**** Recorded information ****

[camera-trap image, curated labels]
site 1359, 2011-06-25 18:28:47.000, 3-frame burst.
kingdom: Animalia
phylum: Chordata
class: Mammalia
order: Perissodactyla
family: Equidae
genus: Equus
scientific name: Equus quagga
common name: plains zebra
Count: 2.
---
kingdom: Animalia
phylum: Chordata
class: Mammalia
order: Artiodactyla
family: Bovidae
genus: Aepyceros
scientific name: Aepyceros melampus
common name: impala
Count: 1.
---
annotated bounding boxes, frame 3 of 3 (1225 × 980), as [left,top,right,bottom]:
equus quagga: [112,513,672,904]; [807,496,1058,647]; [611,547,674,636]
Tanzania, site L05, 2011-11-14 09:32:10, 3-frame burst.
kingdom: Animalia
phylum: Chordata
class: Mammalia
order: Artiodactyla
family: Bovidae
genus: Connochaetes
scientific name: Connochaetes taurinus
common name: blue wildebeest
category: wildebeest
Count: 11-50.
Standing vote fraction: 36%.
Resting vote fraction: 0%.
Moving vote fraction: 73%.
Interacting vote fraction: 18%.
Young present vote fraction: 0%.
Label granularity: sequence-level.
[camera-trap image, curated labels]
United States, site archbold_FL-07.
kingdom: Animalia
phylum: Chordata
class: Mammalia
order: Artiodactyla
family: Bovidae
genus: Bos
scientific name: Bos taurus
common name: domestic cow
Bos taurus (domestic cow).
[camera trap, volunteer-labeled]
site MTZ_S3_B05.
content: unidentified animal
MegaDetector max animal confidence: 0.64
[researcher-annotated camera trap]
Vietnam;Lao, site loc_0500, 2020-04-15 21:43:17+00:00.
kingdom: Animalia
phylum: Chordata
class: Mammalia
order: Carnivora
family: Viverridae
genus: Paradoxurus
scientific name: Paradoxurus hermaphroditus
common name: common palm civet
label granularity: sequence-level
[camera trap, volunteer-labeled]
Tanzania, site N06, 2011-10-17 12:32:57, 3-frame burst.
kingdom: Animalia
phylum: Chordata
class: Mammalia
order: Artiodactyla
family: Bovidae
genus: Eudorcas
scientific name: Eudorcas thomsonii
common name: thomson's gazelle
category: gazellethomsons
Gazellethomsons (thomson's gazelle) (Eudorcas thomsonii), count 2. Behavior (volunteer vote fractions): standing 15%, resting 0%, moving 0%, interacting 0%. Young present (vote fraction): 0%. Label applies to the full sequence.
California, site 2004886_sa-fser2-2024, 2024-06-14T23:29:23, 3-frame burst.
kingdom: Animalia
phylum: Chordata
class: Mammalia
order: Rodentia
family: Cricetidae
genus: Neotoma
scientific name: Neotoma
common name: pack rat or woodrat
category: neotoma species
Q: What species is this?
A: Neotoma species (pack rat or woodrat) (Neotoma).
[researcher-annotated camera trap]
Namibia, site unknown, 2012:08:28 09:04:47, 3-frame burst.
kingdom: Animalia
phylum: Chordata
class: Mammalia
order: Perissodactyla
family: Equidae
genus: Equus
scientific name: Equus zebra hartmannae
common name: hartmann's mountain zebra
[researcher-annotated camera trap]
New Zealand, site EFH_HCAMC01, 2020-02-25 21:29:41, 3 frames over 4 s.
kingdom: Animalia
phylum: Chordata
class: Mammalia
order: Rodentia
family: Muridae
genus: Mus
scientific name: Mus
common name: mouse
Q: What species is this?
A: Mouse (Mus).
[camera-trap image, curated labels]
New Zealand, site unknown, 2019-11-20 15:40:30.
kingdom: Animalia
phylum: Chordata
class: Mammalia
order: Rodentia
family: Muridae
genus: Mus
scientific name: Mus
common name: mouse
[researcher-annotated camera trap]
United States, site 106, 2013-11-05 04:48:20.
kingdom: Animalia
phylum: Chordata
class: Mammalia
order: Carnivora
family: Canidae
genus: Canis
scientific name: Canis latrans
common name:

****

- [Your task]:
Among the lines above, find those with the word "species". Copy them.

- [The completed task]:
category: neotoma species
Q: What species is this?
A: Neotoma species (pack rat or woodrat) (Neotoma).
Q: What species is this?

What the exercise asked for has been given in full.